Hacker News new | ask | show | jobs
by wwalexander 1893 days ago
Back in 2004, someone released an unauthorized fan dub/narration of the the first Harry Potter movie called Wizard People, Dear Reader that hilariously butchers the entire plot, character names, and motivations. This narration is (loosely) synced to the movie and its scenes, and for a long time I watched it via clips uploaded to YouTube. But when Sorcerer’s Stone got a 4K release, I decided it was time to rip it and create my own canonical copy.

The original audio files of the dub were at this point still available on archive.org. The problem is that the second audio file is not meant to play directly after the first - this was back in the days of CD players, so halfway through the movie the dub instructs you to begin playing the second CD once the next scene starts. The other problem is that the second file is louder than the first.

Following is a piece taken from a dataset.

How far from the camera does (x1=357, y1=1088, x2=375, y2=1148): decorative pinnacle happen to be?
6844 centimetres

Most sources I saw online said to insert a gap of three seconds to account for the delay, and didn’t have a solution for the difference in volume. I wanted to be more precise.

First, I found the exact start time of the scene where the second audio track begins:

    ffprobe hp.mkv
    ...
        Chapter #0:18: start  4428.882000, end 4817.521000
        Metadata:
          title           : Chapter 19
    ...
Then I compared this with the duration of the first audio track:

    ffprobe wiz1.mp3
    ...
      Duration: 01:13:45.33, start: 0.000000, bitrate: 66 kb/s
    ...
The difference between these time stamps gave the actual delay of 3.582 seconds.

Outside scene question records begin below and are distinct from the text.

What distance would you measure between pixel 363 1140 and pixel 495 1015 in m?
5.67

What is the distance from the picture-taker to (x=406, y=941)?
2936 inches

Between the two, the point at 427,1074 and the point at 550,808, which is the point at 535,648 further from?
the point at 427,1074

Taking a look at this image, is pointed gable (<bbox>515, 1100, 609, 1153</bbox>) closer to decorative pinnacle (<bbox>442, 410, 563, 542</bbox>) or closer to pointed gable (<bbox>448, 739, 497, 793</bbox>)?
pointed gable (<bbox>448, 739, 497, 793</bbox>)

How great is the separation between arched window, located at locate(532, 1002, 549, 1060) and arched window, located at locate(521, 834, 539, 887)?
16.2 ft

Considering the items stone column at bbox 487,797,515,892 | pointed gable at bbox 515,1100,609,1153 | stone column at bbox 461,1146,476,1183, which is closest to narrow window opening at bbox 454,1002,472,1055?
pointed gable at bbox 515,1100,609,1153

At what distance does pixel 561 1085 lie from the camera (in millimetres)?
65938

I then compared the maximum audio levels of the two audio tracks to determine the level to increase the first track’s volume by (there are more advanced features in FFmpeg for volume normalization, but I just wanted to remove the potential for eardrum damage when beginning Chapter 19 and keep things as similar as possible otherwise):

    ffmpeg -i wiz1.mp3 -af volumedetect -f null -
    [Parsed_volumedetect_0 @ 000001ecf871c1c0] max_volume: -11.1 dB

    ffmpeg -i wiz2.mp3 -af volumedetect -f null -
    [Parsed_volumedetect_0 @ 000001858b881880] max_volume: -3.6 dB
This gave me the volume increase for the first track of 7.5 dB.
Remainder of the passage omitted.